Our third case is that of a PAA complicated by distal embolization. The optimal management of PAAs remains unclear. Although endovascular stents have been used with some success, the aneurysm needs to be anatomically suitable; open surgical techniques are still the mainstay of treatment. However, limb salvage is notoriously low in patients with symptomatic PAAs. 29 Nevertheless, although long-term graft patency may not be good, limb salvage is achieved if the graft remains patent for more than 1 year. 30 Use of the autologous vein undoubtedly allows for increased chance of extended patency and thereby improves the probability of limb salvage. Not wishing to compromise this chance, we used the LSV, despite extensive varicosities, by reinforcing it with a silver Dacron graft. We found no reports of varicosed saphenous veins reinforced by a Dacron graft in PAA repair.
This is the first report that demonstrates the versatility and variety of applications of this technique. The only other reported indication was described by Moritz and colleagues, in which they used a special Dacron mesh for wrapping varicose veins and implanted the graft in an aortocoronary position and a femorodistal position, with satisfactory clinical and functional results for both. 5,31
As an alternative to prosthetic material, the use of an ultraflexible metal mesh tube intraoperatively has been described. 32 In our cases, we used the silver Dacron graft owing to the high risk of infection in all three cases, but any type of prosthetic material would probably be compatible. The advantage of the grafts we used was their “off-the-shelf” availability. Other groups recommend mesh grafts to avoid ischemia of the vein wall by enhancing contact between the vein graft and well-vascularized surrounding tissue. 5,33 Another advantage of using mesh tubes is to avoid entrapment of perivenous effusion, which can lead to graft stenosis. These devices are now available in a variety of sizes off the shelf and are composed of open-pore biocompatible materials that adapt to the irregularities of the exterior vein wall. Application sets also allow for quick preparation of the hybrid graft.
We found no evidence of intimal hyperplasia during follow-up in any of our cases. Some authors have reported that constriction of venous grafts by a Dacron mesh tube reduces graft wall elasticity and promotes formation of distal anastomotic intimal hyperplasia. 11 To avoid such an increased mismatch in compliance while making use of the advantages of this method, the external mesh tube must not be brought close to the distal anastomotic area itself.

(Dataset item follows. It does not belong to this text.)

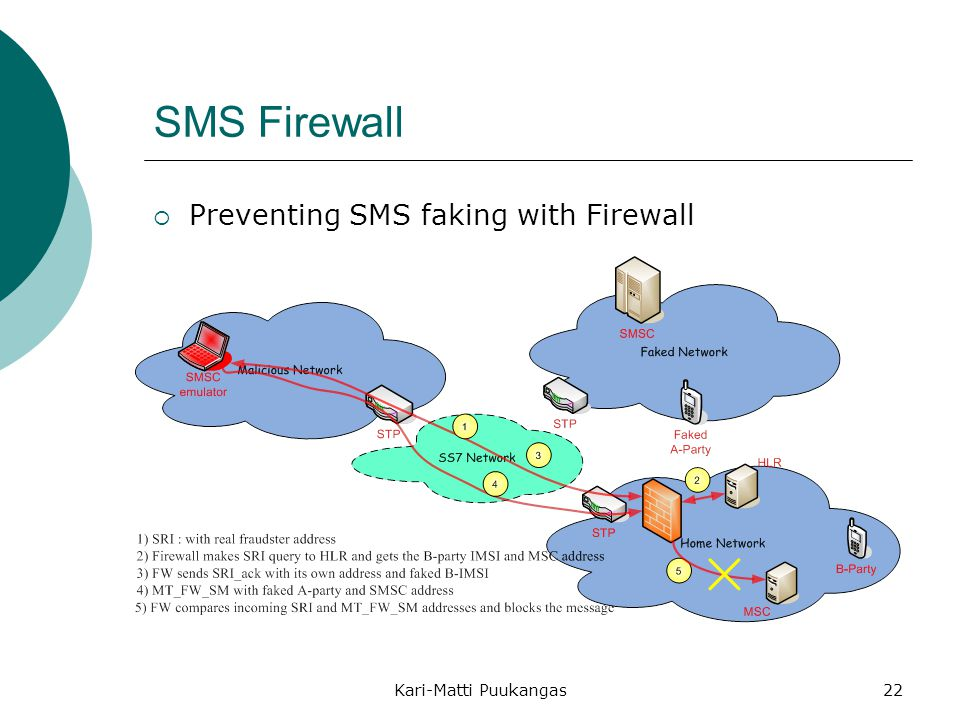 SMS Firewall Preventing SMS faking with Firewall Kari-Matti Puukangas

Endovascular therapy remains our first-line management of critical limb ischemia. However, there are patients for whom endovascular therapy is not feasible and in whom venous varicosities would previously have precluded autologous bypass. We believe that Dacron graft–vein bypass is superior to synthetic bypass for infrainguinal revascularization in these patients, allowing the superiority of the vein without compromising graft function and integrity.